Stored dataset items
────

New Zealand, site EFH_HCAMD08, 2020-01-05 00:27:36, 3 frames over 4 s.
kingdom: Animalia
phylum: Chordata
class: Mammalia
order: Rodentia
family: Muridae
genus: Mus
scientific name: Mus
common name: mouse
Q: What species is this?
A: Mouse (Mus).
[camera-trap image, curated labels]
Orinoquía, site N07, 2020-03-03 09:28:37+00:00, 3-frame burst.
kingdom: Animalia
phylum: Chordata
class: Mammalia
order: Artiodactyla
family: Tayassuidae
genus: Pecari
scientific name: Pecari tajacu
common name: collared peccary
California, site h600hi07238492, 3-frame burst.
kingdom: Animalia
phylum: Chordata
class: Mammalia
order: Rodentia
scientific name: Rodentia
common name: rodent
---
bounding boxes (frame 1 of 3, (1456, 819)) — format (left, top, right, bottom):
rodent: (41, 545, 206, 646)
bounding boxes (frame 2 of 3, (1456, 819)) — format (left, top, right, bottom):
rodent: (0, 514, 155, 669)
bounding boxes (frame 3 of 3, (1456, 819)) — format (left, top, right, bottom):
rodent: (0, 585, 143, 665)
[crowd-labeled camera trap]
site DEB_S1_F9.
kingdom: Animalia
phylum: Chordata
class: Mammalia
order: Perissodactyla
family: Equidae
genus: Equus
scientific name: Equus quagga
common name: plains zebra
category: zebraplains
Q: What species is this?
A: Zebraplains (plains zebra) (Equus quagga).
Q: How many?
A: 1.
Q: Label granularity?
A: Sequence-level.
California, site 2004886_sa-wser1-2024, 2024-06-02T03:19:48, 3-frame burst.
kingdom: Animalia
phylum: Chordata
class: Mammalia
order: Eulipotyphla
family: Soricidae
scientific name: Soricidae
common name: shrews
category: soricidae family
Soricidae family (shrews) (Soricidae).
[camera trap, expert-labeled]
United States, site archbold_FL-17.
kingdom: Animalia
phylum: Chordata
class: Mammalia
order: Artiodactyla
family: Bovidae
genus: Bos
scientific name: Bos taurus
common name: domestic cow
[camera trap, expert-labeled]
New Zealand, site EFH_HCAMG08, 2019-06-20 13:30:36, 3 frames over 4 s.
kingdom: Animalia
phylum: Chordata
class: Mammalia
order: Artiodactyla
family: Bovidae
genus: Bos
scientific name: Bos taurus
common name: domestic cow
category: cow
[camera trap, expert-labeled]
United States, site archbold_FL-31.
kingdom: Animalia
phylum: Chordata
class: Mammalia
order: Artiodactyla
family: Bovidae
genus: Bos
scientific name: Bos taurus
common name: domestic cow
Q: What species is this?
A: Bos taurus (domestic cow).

────

:: ACTIVITY ::
Once you find the line containing "category: cow", copy it and every line after it through the end of the records, exactly and nothing else.

:: ANSWER SPACE ::
category: cow
[camera trap, expert-labeled]
United States, site archbold_FL-31.
kingdom: Animalia
phylum: Chordata
class: Mammalia
order: Artiodactyla
family: Bovidae
genus: Bos
scientific name: Bos taurus
common name: domestic cow
Q: What species is this?
A: Bos taurus (domestic cow).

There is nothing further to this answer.